#### Exercise input

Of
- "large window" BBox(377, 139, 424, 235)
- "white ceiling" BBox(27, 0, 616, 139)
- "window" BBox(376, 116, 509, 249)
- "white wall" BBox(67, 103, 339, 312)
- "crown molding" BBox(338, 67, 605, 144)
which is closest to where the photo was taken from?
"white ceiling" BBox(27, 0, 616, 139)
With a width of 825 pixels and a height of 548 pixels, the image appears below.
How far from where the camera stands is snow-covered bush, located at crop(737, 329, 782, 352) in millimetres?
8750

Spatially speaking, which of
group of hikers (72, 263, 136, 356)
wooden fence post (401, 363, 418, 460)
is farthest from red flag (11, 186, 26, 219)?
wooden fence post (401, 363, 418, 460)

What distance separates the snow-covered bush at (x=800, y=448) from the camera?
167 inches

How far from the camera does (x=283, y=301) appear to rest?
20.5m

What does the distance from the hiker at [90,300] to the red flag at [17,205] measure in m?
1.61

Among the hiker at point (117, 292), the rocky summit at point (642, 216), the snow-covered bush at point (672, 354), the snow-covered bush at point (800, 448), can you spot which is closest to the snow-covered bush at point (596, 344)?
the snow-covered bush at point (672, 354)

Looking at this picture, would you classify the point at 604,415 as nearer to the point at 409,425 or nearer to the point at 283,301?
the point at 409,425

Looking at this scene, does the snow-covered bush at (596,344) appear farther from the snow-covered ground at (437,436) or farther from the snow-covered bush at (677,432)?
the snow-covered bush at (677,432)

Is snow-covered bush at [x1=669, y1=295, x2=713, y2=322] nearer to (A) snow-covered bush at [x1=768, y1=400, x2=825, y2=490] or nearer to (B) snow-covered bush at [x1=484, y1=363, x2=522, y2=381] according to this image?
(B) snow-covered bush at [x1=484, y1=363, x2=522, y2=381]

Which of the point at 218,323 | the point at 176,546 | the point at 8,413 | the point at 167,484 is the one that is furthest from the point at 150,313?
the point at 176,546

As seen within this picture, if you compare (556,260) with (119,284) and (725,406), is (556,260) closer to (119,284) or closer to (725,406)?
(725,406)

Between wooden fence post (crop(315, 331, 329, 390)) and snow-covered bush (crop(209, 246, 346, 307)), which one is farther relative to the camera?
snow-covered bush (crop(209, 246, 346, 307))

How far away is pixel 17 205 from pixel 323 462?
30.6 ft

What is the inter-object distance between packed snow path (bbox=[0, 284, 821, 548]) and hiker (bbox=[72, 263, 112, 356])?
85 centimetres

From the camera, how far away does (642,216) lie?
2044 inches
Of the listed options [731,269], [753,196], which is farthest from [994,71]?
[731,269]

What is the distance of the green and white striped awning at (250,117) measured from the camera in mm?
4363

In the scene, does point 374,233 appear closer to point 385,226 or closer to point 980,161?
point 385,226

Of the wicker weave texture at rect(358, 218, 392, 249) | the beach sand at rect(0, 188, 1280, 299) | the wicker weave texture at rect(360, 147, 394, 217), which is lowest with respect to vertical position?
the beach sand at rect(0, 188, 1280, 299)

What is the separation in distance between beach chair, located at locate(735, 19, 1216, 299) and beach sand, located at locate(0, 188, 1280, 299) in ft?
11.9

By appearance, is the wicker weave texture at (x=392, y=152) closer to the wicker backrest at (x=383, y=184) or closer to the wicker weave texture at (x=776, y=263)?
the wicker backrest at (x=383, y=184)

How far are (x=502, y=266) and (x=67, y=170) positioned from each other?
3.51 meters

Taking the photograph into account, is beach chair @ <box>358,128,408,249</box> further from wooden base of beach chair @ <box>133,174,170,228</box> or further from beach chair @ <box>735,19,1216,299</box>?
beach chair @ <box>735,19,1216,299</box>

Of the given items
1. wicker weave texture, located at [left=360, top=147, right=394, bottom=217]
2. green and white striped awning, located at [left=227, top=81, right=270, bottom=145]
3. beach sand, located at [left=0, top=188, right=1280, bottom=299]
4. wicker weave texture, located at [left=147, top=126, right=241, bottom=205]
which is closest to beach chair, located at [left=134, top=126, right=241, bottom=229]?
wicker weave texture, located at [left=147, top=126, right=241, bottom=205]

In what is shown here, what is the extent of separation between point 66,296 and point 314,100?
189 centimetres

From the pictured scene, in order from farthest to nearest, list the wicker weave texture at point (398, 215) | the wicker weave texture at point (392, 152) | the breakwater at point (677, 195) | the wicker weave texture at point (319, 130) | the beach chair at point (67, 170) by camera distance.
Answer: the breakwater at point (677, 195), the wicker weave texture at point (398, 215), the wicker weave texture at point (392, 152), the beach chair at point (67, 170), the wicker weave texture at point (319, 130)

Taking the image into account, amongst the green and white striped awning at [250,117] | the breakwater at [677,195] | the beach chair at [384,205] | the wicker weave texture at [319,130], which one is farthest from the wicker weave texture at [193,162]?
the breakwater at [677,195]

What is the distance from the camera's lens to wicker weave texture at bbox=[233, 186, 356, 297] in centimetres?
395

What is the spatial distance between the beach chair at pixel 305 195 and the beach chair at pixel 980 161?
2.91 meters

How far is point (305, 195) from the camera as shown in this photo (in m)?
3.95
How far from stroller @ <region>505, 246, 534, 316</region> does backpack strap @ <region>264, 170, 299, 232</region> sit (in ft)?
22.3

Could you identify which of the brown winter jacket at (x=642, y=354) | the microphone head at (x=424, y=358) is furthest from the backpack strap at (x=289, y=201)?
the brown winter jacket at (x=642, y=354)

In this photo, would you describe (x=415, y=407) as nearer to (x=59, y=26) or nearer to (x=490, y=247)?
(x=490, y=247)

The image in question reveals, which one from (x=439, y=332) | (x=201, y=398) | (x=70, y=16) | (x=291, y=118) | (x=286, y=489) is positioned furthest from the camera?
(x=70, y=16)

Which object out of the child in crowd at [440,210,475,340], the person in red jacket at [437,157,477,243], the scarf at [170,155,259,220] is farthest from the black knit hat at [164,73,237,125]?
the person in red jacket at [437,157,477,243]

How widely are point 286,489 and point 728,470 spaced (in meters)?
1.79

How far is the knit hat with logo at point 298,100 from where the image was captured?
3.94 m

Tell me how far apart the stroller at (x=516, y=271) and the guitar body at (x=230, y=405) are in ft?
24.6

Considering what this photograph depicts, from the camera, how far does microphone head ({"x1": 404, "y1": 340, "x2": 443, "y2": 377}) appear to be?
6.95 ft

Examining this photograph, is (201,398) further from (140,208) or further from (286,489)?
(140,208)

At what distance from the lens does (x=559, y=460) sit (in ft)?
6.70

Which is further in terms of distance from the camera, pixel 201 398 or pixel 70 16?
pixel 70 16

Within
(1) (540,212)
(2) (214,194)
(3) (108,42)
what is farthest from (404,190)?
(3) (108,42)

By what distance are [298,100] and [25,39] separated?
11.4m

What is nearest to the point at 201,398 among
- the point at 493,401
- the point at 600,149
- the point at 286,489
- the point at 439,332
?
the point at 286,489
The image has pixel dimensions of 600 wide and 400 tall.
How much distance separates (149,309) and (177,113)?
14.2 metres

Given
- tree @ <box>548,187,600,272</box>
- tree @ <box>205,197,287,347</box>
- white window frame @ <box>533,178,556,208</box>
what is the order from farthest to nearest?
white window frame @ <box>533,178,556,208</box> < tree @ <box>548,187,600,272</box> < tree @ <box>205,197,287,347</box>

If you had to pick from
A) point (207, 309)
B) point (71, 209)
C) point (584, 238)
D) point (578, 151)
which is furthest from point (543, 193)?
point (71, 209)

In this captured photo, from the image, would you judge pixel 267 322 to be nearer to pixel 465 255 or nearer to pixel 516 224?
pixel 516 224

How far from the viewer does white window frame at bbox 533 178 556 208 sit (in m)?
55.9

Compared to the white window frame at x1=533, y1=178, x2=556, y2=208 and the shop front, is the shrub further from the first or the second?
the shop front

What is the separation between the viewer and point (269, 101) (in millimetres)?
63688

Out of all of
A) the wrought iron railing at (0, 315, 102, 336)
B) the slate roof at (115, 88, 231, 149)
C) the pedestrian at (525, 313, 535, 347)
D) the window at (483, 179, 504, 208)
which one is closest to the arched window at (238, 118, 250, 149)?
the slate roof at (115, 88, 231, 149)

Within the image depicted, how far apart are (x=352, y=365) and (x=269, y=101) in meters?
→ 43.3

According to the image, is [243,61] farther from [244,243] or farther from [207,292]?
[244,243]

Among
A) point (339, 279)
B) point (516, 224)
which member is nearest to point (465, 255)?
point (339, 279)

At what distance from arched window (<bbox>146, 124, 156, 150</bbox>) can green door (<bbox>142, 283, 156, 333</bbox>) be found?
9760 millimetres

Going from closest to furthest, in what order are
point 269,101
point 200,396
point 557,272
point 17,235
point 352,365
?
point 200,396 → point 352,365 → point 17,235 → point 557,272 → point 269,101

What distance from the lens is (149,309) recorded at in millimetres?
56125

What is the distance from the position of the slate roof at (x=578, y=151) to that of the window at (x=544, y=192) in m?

#### Written task
Write out the lines above, starting at the line that contains "What is the separation between" and ending with the final line, and nothing else; copy them exactly.

#### Solution
What is the separation between the viewer and point (269, 101) (in millimetres)?
63688

Out of all of
A) the wrought iron railing at (0, 315, 102, 336)
B) the slate roof at (115, 88, 231, 149)
C) the pedestrian at (525, 313, 535, 347)
D) the window at (483, 179, 504, 208)
which one is closest to the arched window at (238, 118, 250, 149)?
the slate roof at (115, 88, 231, 149)

Within the image depicted, how far apart are (x=352, y=365) and (x=269, y=101) in meters?
→ 43.3

According to the image, is [243,61] farther from [244,243] or farther from [207,292]?
[244,243]

Among
A) point (339, 279)
B) point (516, 224)
which member is nearest to point (465, 255)?
point (339, 279)

At what distance from arched window (<bbox>146, 124, 156, 150</bbox>) can green door (<bbox>142, 283, 156, 333</bbox>) be found?
9760 millimetres

Going from closest to furthest, in what order are
point 269,101
point 200,396
point 557,272
point 17,235
point 352,365
?
point 200,396 → point 352,365 → point 17,235 → point 557,272 → point 269,101

What distance from the lens is (149,309) recorded at in millimetres?
56125

What is the distance from the position of the slate roof at (x=578, y=151) to that of the window at (x=544, y=192) in m?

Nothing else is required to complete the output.